The side effect of the NFL’s total revenue being hit hard is a lower salary cap for next season (2021). This would put a lot of teams in difficult situations with their cap space. An option for the NFL could have them “borrowing” money from future years’ salary cap, implementing it into the 2021 cap, and then having a few straight years of a salary cap with no annual growth (flat cap).


If this option is not taken and they have to lower the salary cap, the estimated drop would be roughly $40 -$80 million, according to Jason Fitzgerald of OTC. Having it drop $80 million from the potential cap ($215-$220 million) would bring the cap to about $130 million, the lowest it’s been since 2013.


With the cap potentially falling between $130-$180 million, there are 23 teams with projected cap under the $180 million line for 2021. Those teams should have an easier time adjusting for the lower cap than the 9 teams above them. An example of a team that will have some trouble is the Philadelphia Eagles. The Eagles, without the cutback, were already going to be in a $50 million hole over the projected cap for 2021 ($215 million). With the cutback, they could be roughly $100+ million over the cap.


The Eagles would then be forced to cut ties or reconstruct contracts with key high-priced players. This is not what either side wants. The team has spent several years devising a salary cap strategy to use which will result in, if things work out, having a consistent playoff team vying for a Super Bowl. Teams have to plan for the future under financial constraints to consistently create the best possible product. If those constraints change, the strategy is rendered useless, and the team has to create a whole new blueprint due to the numerous big contracts they have.
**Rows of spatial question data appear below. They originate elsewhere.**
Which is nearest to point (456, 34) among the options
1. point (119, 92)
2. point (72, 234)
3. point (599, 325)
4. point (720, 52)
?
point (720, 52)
As another example, Jared Goff, the quarterback for the Rams, takes up 16.1% of the 2021 cap on its projected amount. Hypothetically, if it drops to $130 million, he is now taking up a whopping 26.6% of the cap. No team can pay a full roster when they have one player taking up over a quarter of its budget. The only viable solution is to hope that he is understanding of the situation and is willing to restructure his contract to alleviate the high cap hit that he would create.


This is all being affected by something out of everyone's control, so each side has a legitimate perspective. Though as with all things in the NFL, the owners run a business where the players are the product and if they need to cut a player, even a star or popular one, they will do it.


We have seemingly 2 options if the salary cap is reduced:

  1. Borrow from future cap years so the cap doesn’t have to be lowered and then have a flat cap for the next couple of seasons.

  2. Let the salary cap fall as is and leave it to teams to fit their roster under the reduced cap.

Both of these ideas are doable and possible, though the first option seems most realistic. I am not an NFL owner and can only speculate as to what they might do. Teams adapted to the salary cap era when it was introduced in 1994, so surely they can work together and adapt to these crazy times.